Proc Natl Acad Sci U S A. 2003 Sep 5
Clements CS, Reid HH, Beddoe T, Tynan FE, Perugini MA, Johns TG, Bernard CC, Rossjohn J.
Protein Crystallography Unit, Department of Biochemistry and Molecular Biology, School of Biomedical Sciences, Monash University, Clayton, Victoria 3168, Australia; ()Neuroimmunology Laboratory, Biochemistry Department, La Trobe University, Bundoora, Victoria 3083, Australia; ( paragraph sign )Department of Biochemistry, Melbourne University, Parkville, Victoria 3010, Australia.
Myelin oligodendrocyte glycoprotein (MOG) is a key CNS-specific autoantigen for primary demyelination in multiple sclerosis.
Although the disease-inducing role of MOG has been established, its precise function in the CNS remains obscure.
To gain new insights into the physiological and immunopathological role of MOG, we determined the 1.8-A crystal structure of the MOG extracellular domain (MOGED).

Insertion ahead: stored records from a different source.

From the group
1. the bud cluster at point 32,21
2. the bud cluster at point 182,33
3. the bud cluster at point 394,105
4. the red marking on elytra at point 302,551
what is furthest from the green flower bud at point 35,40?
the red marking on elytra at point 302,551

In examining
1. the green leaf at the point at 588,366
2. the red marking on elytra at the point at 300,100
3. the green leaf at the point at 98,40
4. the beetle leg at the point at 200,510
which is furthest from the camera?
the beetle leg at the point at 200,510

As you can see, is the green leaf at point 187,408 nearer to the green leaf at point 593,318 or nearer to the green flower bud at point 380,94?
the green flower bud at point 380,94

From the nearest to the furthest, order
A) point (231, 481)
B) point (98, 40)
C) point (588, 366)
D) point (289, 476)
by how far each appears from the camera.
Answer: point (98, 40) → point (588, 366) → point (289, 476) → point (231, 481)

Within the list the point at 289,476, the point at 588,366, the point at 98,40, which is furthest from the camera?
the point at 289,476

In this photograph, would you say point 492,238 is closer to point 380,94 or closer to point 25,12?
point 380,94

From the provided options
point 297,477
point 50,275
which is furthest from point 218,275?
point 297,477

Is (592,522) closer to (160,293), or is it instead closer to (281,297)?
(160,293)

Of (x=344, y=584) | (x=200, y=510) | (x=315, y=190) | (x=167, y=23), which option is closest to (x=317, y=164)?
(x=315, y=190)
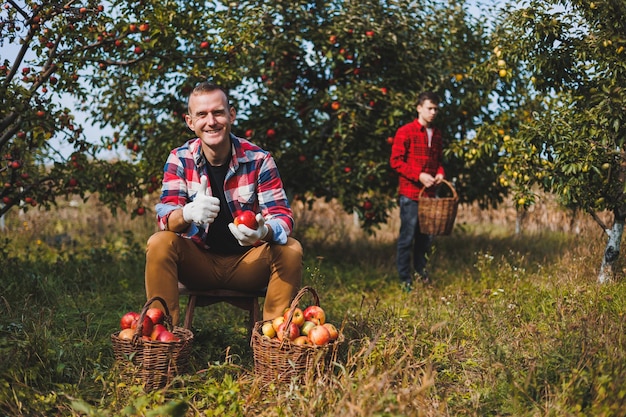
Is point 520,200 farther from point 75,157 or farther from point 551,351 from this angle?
point 75,157

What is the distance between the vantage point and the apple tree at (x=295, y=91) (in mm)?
5125

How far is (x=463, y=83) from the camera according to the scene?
20.6 ft

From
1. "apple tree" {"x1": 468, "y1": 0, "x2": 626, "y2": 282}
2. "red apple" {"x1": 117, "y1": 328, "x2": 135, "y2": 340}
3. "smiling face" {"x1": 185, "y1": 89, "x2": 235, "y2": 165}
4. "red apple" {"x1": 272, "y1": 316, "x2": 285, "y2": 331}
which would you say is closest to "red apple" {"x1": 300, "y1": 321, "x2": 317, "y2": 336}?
"red apple" {"x1": 272, "y1": 316, "x2": 285, "y2": 331}

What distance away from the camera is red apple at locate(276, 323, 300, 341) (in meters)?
2.68

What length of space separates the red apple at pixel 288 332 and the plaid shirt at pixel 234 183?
630 millimetres

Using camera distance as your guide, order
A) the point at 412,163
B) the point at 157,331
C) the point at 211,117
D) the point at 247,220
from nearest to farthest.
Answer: the point at 157,331 < the point at 247,220 < the point at 211,117 < the point at 412,163

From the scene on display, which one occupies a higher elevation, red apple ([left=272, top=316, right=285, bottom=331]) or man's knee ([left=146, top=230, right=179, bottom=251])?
man's knee ([left=146, top=230, right=179, bottom=251])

MOGED adopts a classical Ig (Ig variable domain) fold that was observed to form an antiparallel head-to-tail dimer.
A dimeric form of native MOG was observed, and MOGED was also shown to dimerize in solution, consistent with the view of MOG acting as a homophilic adhesion receptor.
The MOG35-55 peptide, a major encephalitogenic determinant recognized by both T cells and demyelinating autoantibodies, is partly occluded within the dimer interface.
The structure of this key autoantigen suggests a relationship between the dimeric form of MOG within the myelin sheath and a breakdown of immunological tolerance to MOG that is observed in multiple sclerosis.